> Required task 1
In the listing, starting at the line containing "What is the proximity" and ending at the end of the listing, replace "corinthian column" with "marble column" and reproduce those lines with everything else unchanged.

Begin Text excerpt

Stage 3: Query sensor the data streams
- The following is a sample query that averages the readings of a single sensor for a window size of 1 hour. The construct WIKI_WINDOW indicates a time window for the sensor readings specified in hours which selects the readings within an hour prior to the execution time.
  SELECT Average (Value)
  FROM Environment, Datastream, DataPoint
  WHERE environmentId = ‘14’
  AND streamType = ‘NO2’
  WIKI_WINDOW 1h

Stage 4: Registering a sensor network in the system
- A sensor network is a group of (usually homogeneous) sensors deployed at multiple locations providing data streams that can be aggregated to obtain a set of combined sensor readings.
- Creating a sensor network involves two main steps. First registering the sensor network details that are listed in Table 2. The Sensor Network references the sensor environment through the Sensor Network Id. A Wiki page is automatically created for every sensor network that gets created.

End Text excerpt

> Required task 2
Answer the following about the sensor network excerpt:
(a) What does the construct WIKI_WINDOW indicate in the sample query?
(b) Through what does the Sensor Network reference the sensor environment?
(c) What is automatically created for every sensor network that gets created?

Begin Record set

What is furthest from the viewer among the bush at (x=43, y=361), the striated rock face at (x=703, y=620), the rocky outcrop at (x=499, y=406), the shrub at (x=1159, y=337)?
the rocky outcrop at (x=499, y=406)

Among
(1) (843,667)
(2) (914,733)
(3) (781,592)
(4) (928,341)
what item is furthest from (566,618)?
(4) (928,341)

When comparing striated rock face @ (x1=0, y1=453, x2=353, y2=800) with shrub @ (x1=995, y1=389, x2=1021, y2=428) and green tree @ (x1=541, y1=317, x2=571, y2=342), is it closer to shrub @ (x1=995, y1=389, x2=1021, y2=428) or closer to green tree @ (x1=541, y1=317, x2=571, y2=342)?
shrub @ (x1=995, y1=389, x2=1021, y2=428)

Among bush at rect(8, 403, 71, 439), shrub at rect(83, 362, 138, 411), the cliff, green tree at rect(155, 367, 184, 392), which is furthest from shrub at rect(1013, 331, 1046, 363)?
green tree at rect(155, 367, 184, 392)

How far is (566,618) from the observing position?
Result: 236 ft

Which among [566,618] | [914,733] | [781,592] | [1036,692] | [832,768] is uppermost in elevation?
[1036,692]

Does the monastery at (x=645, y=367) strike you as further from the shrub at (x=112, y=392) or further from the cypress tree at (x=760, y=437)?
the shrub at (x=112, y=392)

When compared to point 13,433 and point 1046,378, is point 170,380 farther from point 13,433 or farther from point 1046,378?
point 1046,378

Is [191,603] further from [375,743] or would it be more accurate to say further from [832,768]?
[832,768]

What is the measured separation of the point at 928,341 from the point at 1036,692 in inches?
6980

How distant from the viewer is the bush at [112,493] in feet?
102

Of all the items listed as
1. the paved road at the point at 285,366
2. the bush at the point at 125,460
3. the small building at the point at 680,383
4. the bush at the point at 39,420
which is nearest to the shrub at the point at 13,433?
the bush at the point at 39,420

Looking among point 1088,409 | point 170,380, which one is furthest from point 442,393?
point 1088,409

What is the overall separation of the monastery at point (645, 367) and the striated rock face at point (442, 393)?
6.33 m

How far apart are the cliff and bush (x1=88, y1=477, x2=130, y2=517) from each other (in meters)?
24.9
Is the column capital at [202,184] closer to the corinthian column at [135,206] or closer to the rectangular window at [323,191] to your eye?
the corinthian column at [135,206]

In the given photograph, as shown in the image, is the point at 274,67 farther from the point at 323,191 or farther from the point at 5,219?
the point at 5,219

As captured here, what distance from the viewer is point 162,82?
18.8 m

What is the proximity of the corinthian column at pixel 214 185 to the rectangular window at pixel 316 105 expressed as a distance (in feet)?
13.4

End Record set

> Correct result 1
What is the proximity of the marble column at pixel 214 185 to the rectangular window at pixel 316 105 expressed as a distance (in feet)?
13.4

> Correct result 2
(a) A time window for the sensor readings, specified in hours.
(b) The Sensor Network Id.
(c) A Wiki page.